The decentralized nature of the NFT marketplaces makes it possible. Non-authentic artists can simply create multiple accounts and trade the digital artwork with themselves multiple times. Market manipulations of this kind are prohibited, however, such violations are hard to punish in the decentralized world of cryptocurrencies. Wash trading is a well-known problem on the Exchanges. Even CoinMarketCap, the largest crypto trading data website, has no answers for this that help the ordinary trader. The decentralized approach of the Exchanges is both a curse and a blessing.
As a trader, check the history
However, when it comes to NFTs, traders at least have the ability to track the trade history of the artwork. Each Non-fungible Token is unique, with its own distinctive identification number. Many NFT markets make the trading history of the token identifiable, including selling prices and traders. From this, it is possible to assess whether it is just a pushed token. Nevertheless, caution is advised. you cannot protect yourself 100% against a price drop. It remains a speculation even after a thorough examination.
3. Danger from quantum computers
Quantum computers are the next evolutionary step in computing, the next big technological step. While normal PCs can only think in 0s and 1s, the capabilities of quantum computers are much broader. The name comes from the special processors that are subject to the laws of quantum mechanics. The fear: These computers have astronomical computing power and can thus crack otherwise secure blockchains.
Security of NFT transactions at risk
“If there is a working quantum computer before blockchains are retrofitted, it could throw the security of NFT transactions into turmoil. This is because a quantum computer could ‘crack’ the known digital identifiers, so that third parties could also execute transactions in someone else’s name or even duplicate their NFTs,” says Dr. Oliver Stiemerling.
So a threat to the blockchain and NFT owners? If so, then only in the future. A lot of time will have to pass before quantum computing takes hold. Further, it is not assured that quantum computers are actually that much better than regular PCs in all respects. Meanwhile, encryption technology is also evolving. It just needs an update to protect blockchains like Bitcoin’s and Ethereum’s against quantum computers.
NFT risks from new technologies?
Bitcoin, for example, uses the SHA-256 algorithm, which may already be resistant to quantum computing. So whether there is a risk to NFTs in new technologies remains to be seen. It should be mentioned that quantum-resistant blockchains already exist, for example, with IOTA.
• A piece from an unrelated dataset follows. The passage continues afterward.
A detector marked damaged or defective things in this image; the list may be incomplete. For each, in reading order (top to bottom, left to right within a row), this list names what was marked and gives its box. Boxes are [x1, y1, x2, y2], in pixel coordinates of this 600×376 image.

What exactly are quantum computers?While regular computers use "bits," quantum computers use "qubits" (quantum bits). A bit only knows the state 1 or 0. A qubit, however, can be both 1 and 0 at the same time. This is also called "superposition". This is supposed to result in the high speed of quantum computers. In the NFT market, people fear risks from quantum computers.
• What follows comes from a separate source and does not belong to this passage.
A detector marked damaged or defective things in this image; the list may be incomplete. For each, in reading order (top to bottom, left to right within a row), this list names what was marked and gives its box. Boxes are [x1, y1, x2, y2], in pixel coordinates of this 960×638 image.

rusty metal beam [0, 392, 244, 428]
FAQ – Frequently asked questions
Ultimately, you are responsible for the security of your Non-fungible Tokens (NFTs). You need a trusted wallet and must keep the private key protected. MetaMask is supported by many Ethereum applications, but it is not suitable for permanent storage. A trust wallet, for example, has a higher level of security.
It is always appropriate to exercise caution. Certainly, the crypto space has become very professionalized in recent years. Exchanges and NFT marketplaces want to provide safe and good platforms for their users. However, they cannot completely prevent fraud.
“BVS” is the abbreviation for the “Bundesverband öffentlich bestellter und vereidigter sowie qualifizierter Sachverständiger e.V.” The association consists of around 3,000 members, all of them publicly or state-employed experts in various fields. Specialists have also examined the risks of NFTs in their role. They prepare expert opinions for the judiciary, public authorities, business, industry and trade.